General Discussion
In reply to the discussion: Wouldn't banning smoking save more lifes than banning guns? [View all]dmallind
(10,437 posts)Some differences posited upthread are spurious however. People ARE legally protected from second hard exposure to the harmful effects of guns - far more than they are from cigarettes even after much recent improvement there. It's a far more serious crime to spray bullets around a public place than smoke, and of course it should be so.

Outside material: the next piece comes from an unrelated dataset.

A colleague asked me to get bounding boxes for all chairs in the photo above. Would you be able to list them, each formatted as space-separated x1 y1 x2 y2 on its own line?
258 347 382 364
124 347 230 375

Some legitimate differences exist. Guns kill far more decisively and with far less variation than ETS. Plenty of people survive gunshots of course - but most people subjected to decades of workplace ETS are not killed by it. Most people getting shot as part of their daily routine would not be so lucky. The death count IS higher yes - but only because far more people smoke in public than carry guns in public, let alone actually shoot them in public (after all carrying a pack of unlit cigs is equally as harmless as the most responsible CCWer imaginable, and it must be said less likely to incur negligent discharges).
There are likwise cases where smoking is far worse than RKBA. Guns if used legally and responsibly without homicidal/suicidal intent kill nobody. Smoking kills when every possible safeguard and restriction short of outright bans are in place. But the obverse is also true. Accidentally lighting up a cigarette without checking your surroundings is at worst going to trigger a stern rebuke and an unpleasant few seconds for a nearby asthmatic. Doing that with a gun kills the kid in the next apartment way too often.
In pure body count you have a fine point the more overwrought shrieking side of the antis will wilfully ignore. You likewise have a point in that whatever positive use of guns you want to imagine, it is not zero. Lives have been saved aplenty by guns. If not none at all by smoking, certainly far fewer by orders of magnitude. The hypocrisy regarding body count is indeed strong. Guns are evil if they kill 30000. Tobacco less so if it kills 15 times that. Noted. Even said so myself. BUT there is also a grave difference in the risks of negligence, in the finality and immediacy of harm, and in the specificity of results.
To be honest the antis would be well-served by following smoking as a model. In a few decades smoking went from a nigh universal image of coolness to a shrinking minority of pariahs, and all because of public perception of negative impact and the resulting media image shift. Doing the same for gun ownership would take as long, and would be protected from a final ban by 2A, but is certainly possible.